オルガマリーは召喚できる上限までの人数を二人で半分づつ召喚するという提案をしたが、謙道は一般人であり戦闘能力のない立花に多くのサーヴァントを付けるべきだと提案したため、謙道は一人のみ召喚する事となった。
だが、彼にはそれだけで良かった。
何故ならば、手繰り寄せるべき深い縁は一つのみ。
ただ託された剣に応えるのみ。
それ以外に彼が新たに英霊を求める理由はないのだから。
「─────告げる。
汝の身は我が下に、我が命運は汝の剣に。
我が意、我が理に従うのならば応えよ。
汝、怨嗟の炎を纏いし夢幻。
召喚サークルから炎が吹き荒れる。
謙道は自らの手に持っていた第一特異点から持ち帰った剣の柄をその炎の中へと差し出す。
がしゃりと鎧の音を立てながら、黒い籠手に覆われた手がそれを掴み取る。
「サーヴァント、アヴェンジャー。召喚に応じ参上しました。……いいわ、アンタになら契約書なんてなくたって力を貸してあげる。そんなに憎たらしい顔なんですもの、歪んで死ぬまで見守っててあげるわ」
「……そうか、では俺の屍はお前に焼いてもらわねばならんな。塵一つ残さぬように頼む」
「ちょっ!?ちょっと待った!特異点の黒いジャンヌ!?あれは特異点で作られた偽物だろう?なんでここに!?」
ロマニが目を白黒させながら、謙道へと矢継ぎ早に質問をぶつける。
それは、彼が召喚した本人であることもあるが、今回の詠唱が明らかに彼女を狙ったものであったことがさらにロマニを動転させていたこともある。

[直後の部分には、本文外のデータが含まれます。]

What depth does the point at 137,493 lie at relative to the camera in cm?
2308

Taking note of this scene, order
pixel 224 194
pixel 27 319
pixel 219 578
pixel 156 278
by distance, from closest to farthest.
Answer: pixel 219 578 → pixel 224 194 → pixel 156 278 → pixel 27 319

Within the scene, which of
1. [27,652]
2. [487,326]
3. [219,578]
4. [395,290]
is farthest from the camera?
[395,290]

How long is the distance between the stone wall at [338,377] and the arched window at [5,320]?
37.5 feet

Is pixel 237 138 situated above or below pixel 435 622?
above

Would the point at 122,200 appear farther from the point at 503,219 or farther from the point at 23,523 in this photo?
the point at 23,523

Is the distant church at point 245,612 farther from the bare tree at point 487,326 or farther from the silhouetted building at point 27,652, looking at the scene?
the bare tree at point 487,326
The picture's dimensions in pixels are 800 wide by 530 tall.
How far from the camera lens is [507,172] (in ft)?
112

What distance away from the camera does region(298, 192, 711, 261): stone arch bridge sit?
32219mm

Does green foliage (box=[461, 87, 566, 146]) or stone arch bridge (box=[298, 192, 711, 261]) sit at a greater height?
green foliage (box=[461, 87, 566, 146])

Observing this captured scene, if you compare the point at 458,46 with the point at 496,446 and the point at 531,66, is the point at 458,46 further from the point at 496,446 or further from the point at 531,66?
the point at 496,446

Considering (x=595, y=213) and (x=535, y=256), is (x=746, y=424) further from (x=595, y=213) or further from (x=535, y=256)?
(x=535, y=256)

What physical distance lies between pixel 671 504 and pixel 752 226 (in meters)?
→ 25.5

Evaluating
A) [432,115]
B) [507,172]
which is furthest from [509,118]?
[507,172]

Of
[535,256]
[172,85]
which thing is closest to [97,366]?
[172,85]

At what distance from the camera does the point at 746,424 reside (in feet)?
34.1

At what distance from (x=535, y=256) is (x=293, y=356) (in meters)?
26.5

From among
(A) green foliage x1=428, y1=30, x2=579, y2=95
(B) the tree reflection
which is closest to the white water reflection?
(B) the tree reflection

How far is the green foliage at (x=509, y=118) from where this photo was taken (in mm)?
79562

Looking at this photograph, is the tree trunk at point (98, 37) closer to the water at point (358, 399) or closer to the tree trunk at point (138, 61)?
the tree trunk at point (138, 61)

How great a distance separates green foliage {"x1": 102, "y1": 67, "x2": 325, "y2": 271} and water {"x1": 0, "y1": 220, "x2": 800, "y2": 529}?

「つまり、今このカルデアってジャンヌ・ダルクが二人いることになるのかい!?ややこしいし理解が追いつかない!」
「なぜ召喚できたのかは知らん。名称はジャンヌ・ダルクの贋作───ジャンヌ・オルタとでも呼称すれば良いだろう。それで良いか?」
「ちょっと不満だけど、アンタが考えてくれた名前なんだし、受け入れてあげる!」
ジャンヌ・オルタは腕を組んで顔を逸らす。
「そうか。ではこれからよろしく頼む。ジャンヌ・オルタ」
謙道はそんな彼女に左手を差し出す。
ジャンヌ・オルタはそれを視界の端にとらえると、同じように手を差し出す。
謙道はその手を柔らかく握って握手をした後、
「それじゃあ、俺は少し用事がある。何かあったら念話で呼べよ、ジャンヌ・オルタ」
「え、えぇ。わかったわ。またね」
ジャンヌ・オルタの瞳に宿った親しみ以上の感情に気がついたのは、その場に居合わせた人物の中では立花くらいだった。
読了ありがとうございました
一応ここで明記しておくと、ジャンヌ・オルタは少なくともこの時点では
謙道に対して恋はしてません。
自分と近いものを感じた事、そして第一特異点で(刃と炎で)語り合った相手であり、今回のマスターであると言う事で親しみを越えるほどの感情を抱いているだけ、つまり親愛以上恋愛未満という感じです。
顔を逸らしたのは喧嘩した相手と次の日平然と話してしまった時のような微妙な気まずさを感じただけです、
今のところは
原作の大幅コピー(規約違反)に引っかかるのが怖いので本作主人公が活躍しない部分は……
-
省略してええで(^^)
-
関係ない、書け(DIO風味)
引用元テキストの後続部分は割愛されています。